Struggling with fatigue is one of the top reasons people visit the doctor every year. In fact, it's "such a major problem affecting so many people" that the U.S. Centers for Disease Control and Prevention created a center to study it, Karen Collins, registered dietitian and nutrition advisor to the American Institute for Cancer Research, tells TODAY.com. Luckily, adding certain foods into your diet can give you more energy.
People feel a lack of energy for a variety of reasons — such as disrupted or insufficient sleep, vitamin deficiencies, work or family demands, dehydration, medications, stress, a sedentary lifestyle, alcohol, the weather (especially heat) or medical conditions.
Feeling fatigued means feeling severely overtired or “a lack of alertness,” as Collins puts it, which can make it hard to go about your day. Fatigue can feel like tired eyes and legs, impatience, muscle pain or weakness, irritability, feeling depleted, boredom, general discomfort and uneasiness, or overall body sluggishness.
Improving the quality and quantity of sleep can help you feel less fatigued, as can getting more exercise. But one of the most effective things you can do to get energy throughout the day is to improve your diet.
“Since food provides energy and antioxidants, it’s an important strategy for managing fatigue,” Carol Johnston, Ph.D., registered dietician and professor of nutrition at Arizona State University, tells TODAY.com, adding that "nutrient-packed, whole foods that are minimally processed" can have the biggest impact.
Foods that give you energy
Oats, a go-to breakfast option for cardiologists, are an excellent source of healthy carbs, which can send immediate bursts of energy into your blood stream.
This leafy green is among the best foods if you're looking for an energy boost because it “is a good source of vitamin C, iron and magnesium," says Johnston.
Nuts are another good source of iron, “and iron is critical for oxygen transfer and energy production,” Johnston explains. Although most nuts contain some iron, almonds, macadamia, cashews and pistachios pack the most.
This seasonal gourd is helpful in managing blood sugar levels, which is critical for maintaining lasting energy. Pumpkin seeds in particular pack a protein punch and are rich in magnesium and zinc, which can boost mood and focus, says Dr. Uma Naidoo, director of nutritional and lifestyle psychiatry at Massachusetts General Hospital and author of “This Is Your Brain on Food.”

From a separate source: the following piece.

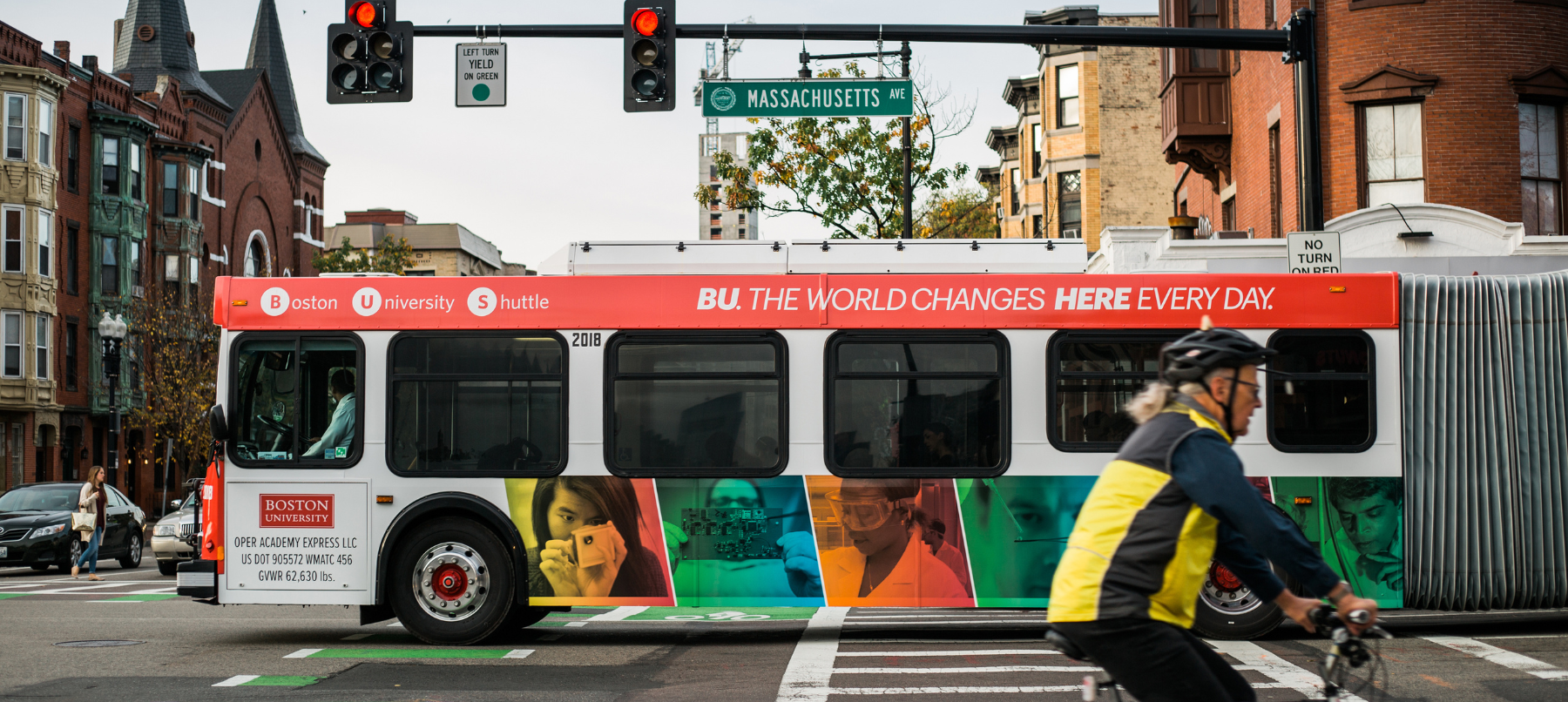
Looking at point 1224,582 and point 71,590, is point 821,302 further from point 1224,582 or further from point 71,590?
point 71,590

Sweet potatoes help manage fatigue because they provide energy for a longer period of time than other foods. Sweet potatoes also contain antioxidants that fight inflammation-related fatigue, says Johnston.
Bananas are one of the best snack options for a surefire energy boost. They are rich in potassium, which plays a vital role in energy production, and can help you get enough calories throughout the day, which also gives you energy.

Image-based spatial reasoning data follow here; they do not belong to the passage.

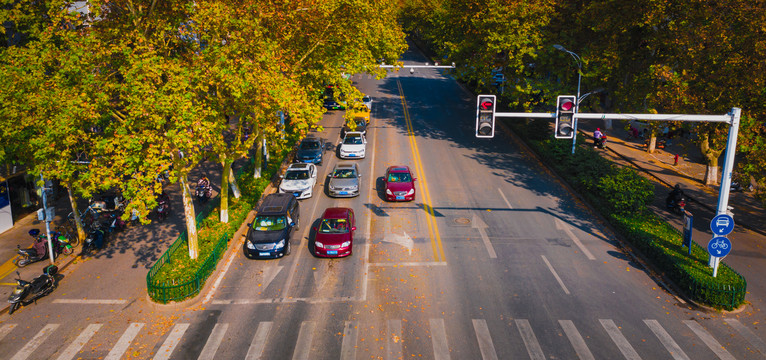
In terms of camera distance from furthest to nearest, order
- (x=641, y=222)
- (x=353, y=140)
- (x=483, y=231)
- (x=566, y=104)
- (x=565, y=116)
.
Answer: (x=353, y=140), (x=483, y=231), (x=641, y=222), (x=565, y=116), (x=566, y=104)

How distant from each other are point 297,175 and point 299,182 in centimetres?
72

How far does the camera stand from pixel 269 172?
3120cm

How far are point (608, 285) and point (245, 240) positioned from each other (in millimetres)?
15262

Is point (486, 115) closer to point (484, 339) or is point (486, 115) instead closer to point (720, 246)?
point (484, 339)

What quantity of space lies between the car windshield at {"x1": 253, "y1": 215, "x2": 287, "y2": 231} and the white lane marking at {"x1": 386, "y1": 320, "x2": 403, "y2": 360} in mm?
7869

Peanut butter packs a triple punch because it's a healthy source of calories, contains protein (which keeps you full longer) and is among the “best food sources of vitamin E — a potent antioxidant,” says Johnston.
Grapes are a great source of resveratrol, which has been shown to boost the amount energy you get from the nutrients you consume. And they can help fight dehydration, which can cause fatigue, according to Brooke Levine, a registered dietician and nutritionist at NYU Langone Health.
Quinoa is rich in riboflavin and protein, and it also helps maximize the amount of energy you can get from what you eat. And it’s rich in fiber and boosts mood and focus, says Naidoo.
Whole grains are a great source of fiber.
“If we consume too many refined foods, such as refined white flour, our blood sugar may spike, leaving us cranky, tired and hungry very soon after eating,” Abbie Gellman, a registered dietitian and New York City-based chef, tells TODAY.com. Whole grains, on the other hand, help keep our blood sugar levels stable. Stable blood sugar levels are essential to “enable constant energy throughout one’s day,” explains Naidoo.
Salmon is another great source of energy-giving protein and is among the richest natural food sources of vitamin B12. Vitamin B12 “plays a significant role in energy metabolism,” says Gellman.
Carrots have the benefit of being a vegetable with a healthy amount of natural fruit sugar and are a great, pure carbohydrate for a quick energy boost.
Seeds can help you feel full longer and help the body balance its nutrient levels, giving you more energy, explains Gellman, adding “We need a balance of micro and macro nutrients to properly fuel our bodies.”
Hummus is one of the best foods that give you energy, explains Levine. “They are full of fiber, which slows down the digestion and absorption of the carb into sugar, providing a steady increase of blood sugar and energy,” she says.
While these foods are sure to help you feel more energized throughout the day, there are other great options out there, the experts say.
To determine whether a food will give you energy, try to always opt for the "actual food versus the processed version," advises Naidoo.
Collins adds that another good guideline is looking for foods that contain fiber, protein, and healthy types of fat "because they produce a more even flow of energy for most people."
She also recommends finding such foods that are easy to incorporate into your everyday diet and choosing foods you already know you enjoy. “You don’t need to eat perfectly to protect your health and feel good,” she says.